What artists have impacted the modern world the most?

This is a challenging question, but three artists jump out: Claude Monet, Vincent Van Gogh and Pablo Picasso. All three helped move painting away from a strict realism in which the artist tried to reproduce the most accurate possible stylized imitation of objects in the real world, to art that pushed the boundaries of perception in different ways. It's important to note that all three artists worked after the camera made it possible to capture the kind of realistic images that before had been the realm of painting and sculpture in the Western world. They are influential because they changed the way people see. 

Claude Monet would have argued strongly that his approach, called impressionism, was scientific, and that he strove to capture an accurate and authentic depiction of a landscape or scene. What Monet did was to go outside and paint whatever he actually saw. He would frequently paint the same object over and over again at different times of day, in different seasons and in different weather. What he showed was that our impression of an object can be almost entirely different based on when and how we see it. For example, he famously painted haystacks at different times of year, in different weather and at various times of day. A haystack looks different in the fog or the rain than it does in the snow and different at dusk then mid-day. Sometimes my students will say: any four-year-old could have painted that haystack. But what Monet painted was what he saw, and if the weather made the haystack look like a wavy blob, that's what he recorded. What Monet did was establish the subjectivity of seeing. When we paint a haystack from memory, we paint an idealized haystack, not necessary the haystack as it appears in front of us in a particular moment: Monet helped break that way of seeing apart.

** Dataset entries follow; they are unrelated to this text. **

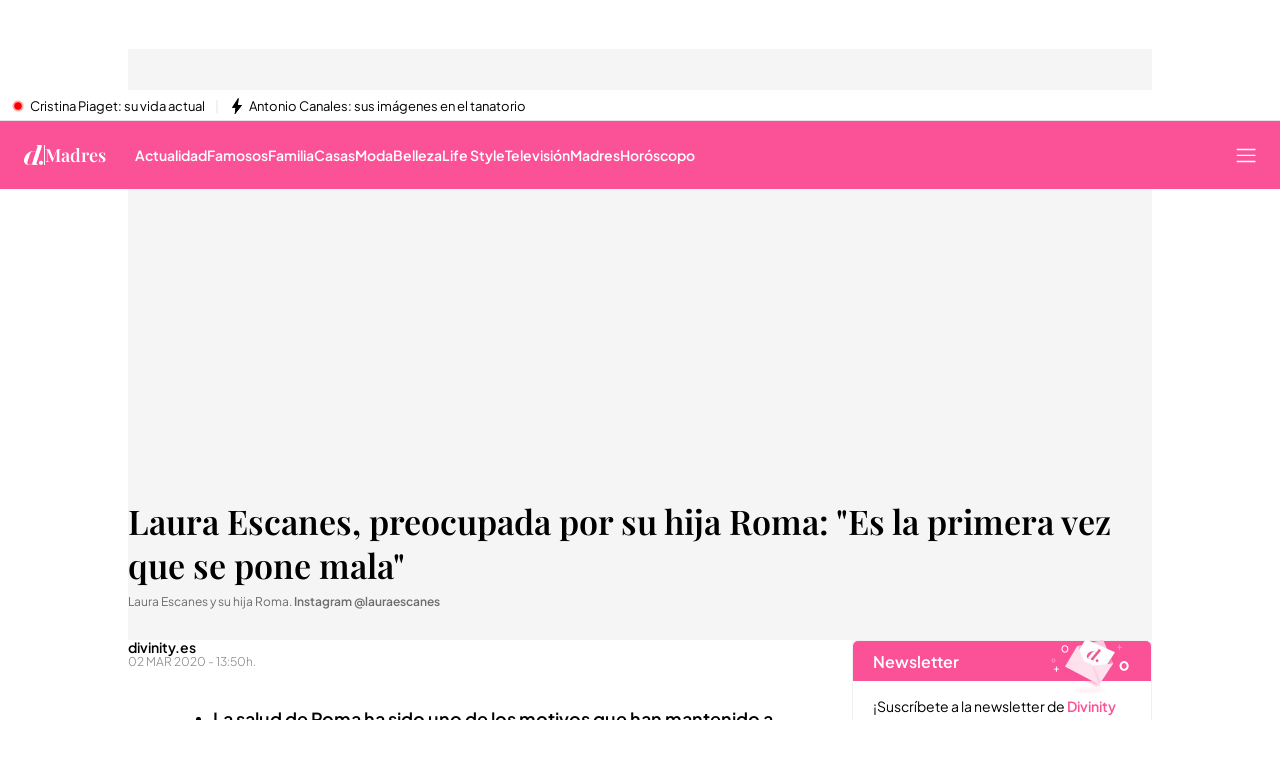

--- FILE ---
content_type: application/x-javascript
request_url: https://baul.mediaset.es/dist-maivs-modules/_astro/AdRoba.C6itFEBA.js
body_size: 886
content:
import{j as C}from"./jsx-runtime.PRPpl5vZ.js";import{r as H}from"./index.RYns6xqu.js";import{c as T}from"./bind.CFVQGi2q.js";import{ap as t}from"./_rest_.edc204e0.BFQ8SN6h.js";import{a as P,T as $,A as j}from"./ads.Uh5xpjyk.js";const D=T.bind(t),_=g=>(H.useEffect(()=>{if(!window||!document)return;const d=window.matchMedia("screen and (min-width: 1024px)"),e=g.current,o=e?.closest("section"),u=document?.querySelector('div[id*="taboola-below-article-thumbnails"]');let a=null;const c=()=>{e.style.height="",a&&a.disconnect()},f=()=>{if(!e||!o||!u||!d.matches){c();return}const l=e.classList.contains(t["ad-1"]),r=e.classList.contains(t["ad-2"]);if(!l&&!r){c();return}const p=Array.from(o.querySelectorAll("aside")),L=p.filter(s=>[t["newsletter-cta-1"],t["whatsapp-cta-1"],t["googlenews-cta-1"],t["lastPublished-cta-1"],t["newsletter-cta-2"],t["whatsapp-cta-2"],t["googlenews-cta-2"],t["lastPublished-cta-2"],t["newsletter-cta-3"],t["whatsapp-cta-3"],t["googlenews-cta-3"],t["lastPublished-cta-3"],t["newsletter-cta-4"],t["whatsapp-cta-4"],t["googlenews-cta-4"],t["lastPublished-cta-4"]].some(b=>s.classList.contains(b))),i=L.length,m=p.filter(s=>s.classList.contains(t["ad-1"])).length,h=p.filter(s=>s.classList.contains(t["ad-2"])).length,x=p.some(s=>s.classList.contains(t["ad-1"])&&s.classList.contains(t.noCtas)),w=p.some(s=>s.classList.contains(t["ad-2"])&&s.classList.contains(t.noCtas)),E=o.classList.contains(t["opening-true"]),N=o.classList.contains(t["opening-false"]);let n=!1;if(N){if(i===3){c();return}i===2&&r&&h>0&&(n=!0),i===1&&m>0&&h>0&&r&&(n=!0),i===1&&m>0&&h===0&&l&&(n=!0),w&&r&&(n=!0),x&&!w&&l&&(n=!0)}else if(E){if(i===3||i===2){c();return}i===1&&m>0&&h>0&&r&&(n=!0),i===1&&m>0&&h===0&&l&&(n=!0),w&&r&&(n=!0),x&&!w&&l&&(n=!0)}else{c();return}if(!n){c();return}const v=()=>{const s=o?.offsetHeight,b=u?.offsetHeight,R=parseFloat(getComputedStyle(e).marginTop)||0;if(i===2){const A=L.sort((y,S)=>S.getBoundingClientRect().top-y.getBoundingClientRect().top).map(y=>y.getBoundingClientRect());e.style.height=`${A[0].top-100-A[1].bottom}px`}else{const A=Math.max(0,s-R-b);e.style.height=`${A}px`}};v(),a||(a=new ResizeObserver(v),a.observe(o))};return f(),d.addEventListener("change",f),()=>{d.removeEventListener("change",f),a&&a.disconnect()}}),g),z=({name:g,className:d,id:e,sidebarOffset:o})=>{const u=H.useRef(null),[,a]=g.split("-"),c=`${$.robaPos}${a}`,f=`${j.robaPos}${a}-${e}`,l=D([t.ads,d]);_(u);const r=o?{"--sidebar-offset":o}:void 0;return C.jsx("aside",{ref:u,className:l,style:r,children:C.jsx("div",{className:t.adContainer,children:C.jsx("div",{id:f,"data-ads-name":P,"data-ms-ad-type":c})})})};export{z as default};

Van Gogh used vivid colors and laid paint thickly on his canvasses to achieve emotional, rather than realistic, effects. He famously said "real painters do not paint things as they are ... they paint them as they themselves feel them to be." For example, unlike Monet, he painted his famous canvas, Starry Night, from memory and used it to convey a spirit of emotional tumult in the swirling sky.


Picasso is an extraordinarily influential painter whose long life spanned two world wars. He is most famous as one of the inventors of cubism, a method of painting that broke objects into their geometrical parts and reassembled them without necessarily paying attention to creating something representational but often overlaying one point of view on top of another: thus a human being might be reduced to geometric shapes representing his front, back and side views and then all the shapes placed together. This abstract or non-representational art went far beyond Monet or Van Gogh's work in separating a painting from its subject, revolutionizing the art world in the twentieth century.